Synthetic Data for Robust AI Model Development in Regulated Enterprises
By: Aditi Godbole
Potential Business Impact:
Creates fake data for AI, protecting privacy.
In today's business landscape, organizations need to find the right balance between using their customers' data ethically to power AI solutions and being compliant regarding data privacy and data usage regulations. In this paper, we discuss synthetic data as a possible solution to this dilemma. Synthetic data is simulated data that mimics the real data.
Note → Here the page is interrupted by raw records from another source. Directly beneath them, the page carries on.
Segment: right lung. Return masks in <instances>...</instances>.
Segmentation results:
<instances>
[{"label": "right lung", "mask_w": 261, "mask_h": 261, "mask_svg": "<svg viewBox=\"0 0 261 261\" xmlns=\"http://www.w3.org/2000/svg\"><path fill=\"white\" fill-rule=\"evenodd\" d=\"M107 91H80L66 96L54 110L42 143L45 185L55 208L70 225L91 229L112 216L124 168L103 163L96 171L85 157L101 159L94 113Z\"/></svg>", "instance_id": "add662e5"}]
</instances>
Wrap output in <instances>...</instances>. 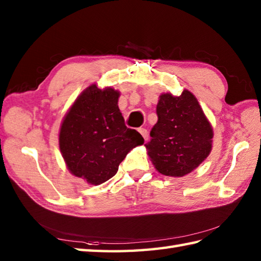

We explore how organizations in heavily regulated industries, such as financial institutions or healthcare organizations, can leverage synthetic data to build robust AI solutions while staying compliant. We demonstrate that synthetic data offers two significant advantages by allowing AI models to learn from more diverse data and by helping organizations stay compliant against data privacy laws with the use of synthetic data instead of customer information. We discuss case studies to show how synthetic data can be effectively used in the finance and healthcare sector while discussing the challenges of using synthetic data and some ethical questions it raises. Our research finds that synthetic data could be a game-changer for AI in regulated industries. The potential can be realized when industry, academia, and regulators collaborate to build solutions. We aim to initiate discussions on the use of synthetic data to build ethical, responsible, and effective AI systems in regulated enterprise industries.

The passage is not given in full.